Compiled CUDA samples use wrong GPU by default

I freshly installed Windows 8, Visual Studio 2012 and CUDA 5.5 on my laptop. I tried running some of the CUDA samples using the CUDA samples browser and all samples having SM <= 3.0 work since I have a Geforce GT 650M.

Now for the weird part… The samples compile fine but on execution they throw the following exception: “CUDA Runtime API error 46: all CUDA-capable devices are busy or unavailable.”. This follows from the line: “checkCudaErrors(cudaMallocArray(&array, &desc, iw, ih));”. The same samples work fine when executing the compiled sample binaries from the CUDA samples browser.

For example this behaviour is shown by compiling and executing the boxFilter and SobelFilter samples, but not on the convolutionSeparable sample.

Does anyone have an idea on what the problem is or where to start looking?

The utility programs “bandwidthTest” and “deviceQuery” do execute successfully after compilation.

OK, after some more debugging I found the source of the problem.
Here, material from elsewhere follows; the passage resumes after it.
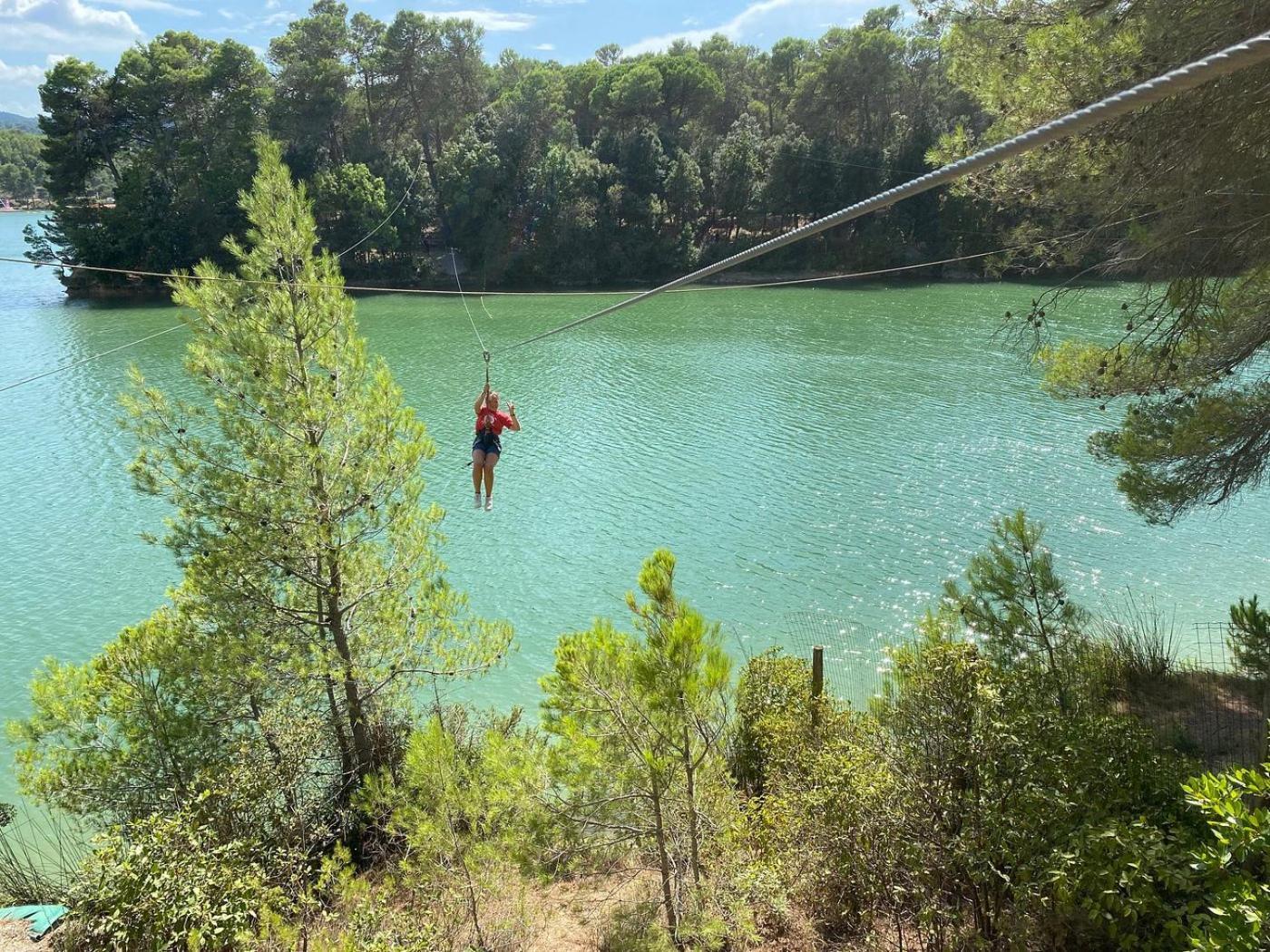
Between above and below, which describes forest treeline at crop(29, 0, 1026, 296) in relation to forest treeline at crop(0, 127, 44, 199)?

It somehow decides to use the Intel GPU for running the samples. Does anyone know how to explicitly program that the NVIDIA GPU is used if it is available?
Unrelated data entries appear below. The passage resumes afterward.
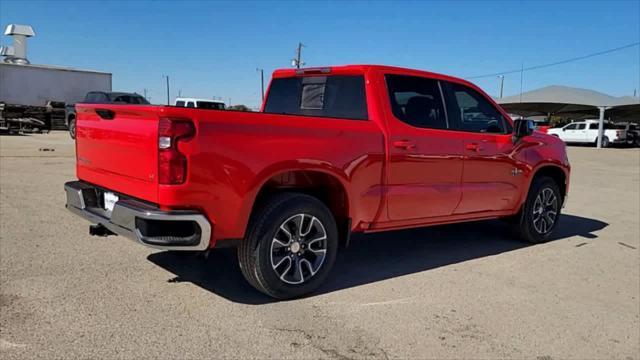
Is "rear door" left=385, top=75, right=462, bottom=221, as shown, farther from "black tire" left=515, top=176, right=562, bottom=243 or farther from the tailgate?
the tailgate

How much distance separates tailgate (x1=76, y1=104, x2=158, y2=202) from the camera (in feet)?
11.8

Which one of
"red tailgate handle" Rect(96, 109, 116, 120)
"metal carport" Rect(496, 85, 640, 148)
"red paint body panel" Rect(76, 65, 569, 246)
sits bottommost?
"red paint body panel" Rect(76, 65, 569, 246)

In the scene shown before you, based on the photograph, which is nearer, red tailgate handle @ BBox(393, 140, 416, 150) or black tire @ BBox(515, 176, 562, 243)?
red tailgate handle @ BBox(393, 140, 416, 150)

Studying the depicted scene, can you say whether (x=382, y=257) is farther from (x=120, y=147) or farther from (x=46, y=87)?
(x=46, y=87)

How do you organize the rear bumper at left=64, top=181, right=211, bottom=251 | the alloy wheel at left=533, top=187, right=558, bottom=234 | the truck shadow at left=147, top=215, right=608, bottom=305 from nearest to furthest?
1. the rear bumper at left=64, top=181, right=211, bottom=251
2. the truck shadow at left=147, top=215, right=608, bottom=305
3. the alloy wheel at left=533, top=187, right=558, bottom=234

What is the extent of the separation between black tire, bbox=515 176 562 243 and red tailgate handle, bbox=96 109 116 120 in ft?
15.5

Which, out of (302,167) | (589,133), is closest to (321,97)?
(302,167)

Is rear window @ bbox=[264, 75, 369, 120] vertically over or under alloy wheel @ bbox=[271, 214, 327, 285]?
over

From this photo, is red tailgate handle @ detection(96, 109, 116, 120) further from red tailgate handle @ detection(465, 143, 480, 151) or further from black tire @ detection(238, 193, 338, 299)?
red tailgate handle @ detection(465, 143, 480, 151)

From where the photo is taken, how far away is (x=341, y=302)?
419 centimetres

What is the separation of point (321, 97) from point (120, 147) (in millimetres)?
2071

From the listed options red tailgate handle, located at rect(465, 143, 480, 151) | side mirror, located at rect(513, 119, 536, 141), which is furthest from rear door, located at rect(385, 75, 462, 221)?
side mirror, located at rect(513, 119, 536, 141)

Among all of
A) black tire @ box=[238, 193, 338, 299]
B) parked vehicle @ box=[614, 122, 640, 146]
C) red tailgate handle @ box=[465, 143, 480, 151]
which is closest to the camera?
black tire @ box=[238, 193, 338, 299]

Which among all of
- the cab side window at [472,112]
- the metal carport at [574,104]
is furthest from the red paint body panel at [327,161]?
the metal carport at [574,104]
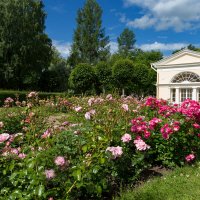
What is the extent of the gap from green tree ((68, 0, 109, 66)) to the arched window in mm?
15736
I know the user is able to right-click the executable and choose to run it on the NVIDIA GPU, but I think this shouldn’t be necessary. Does anyone know?

to affect all applications:
open nVidia control panel
in the Global Settings tab switchPreferred GPU from Automatic to NVIDA High Performance Processor

The default choice of GPU for a program may may also depend on whether the sample app links to any OpenGL API libraries or not.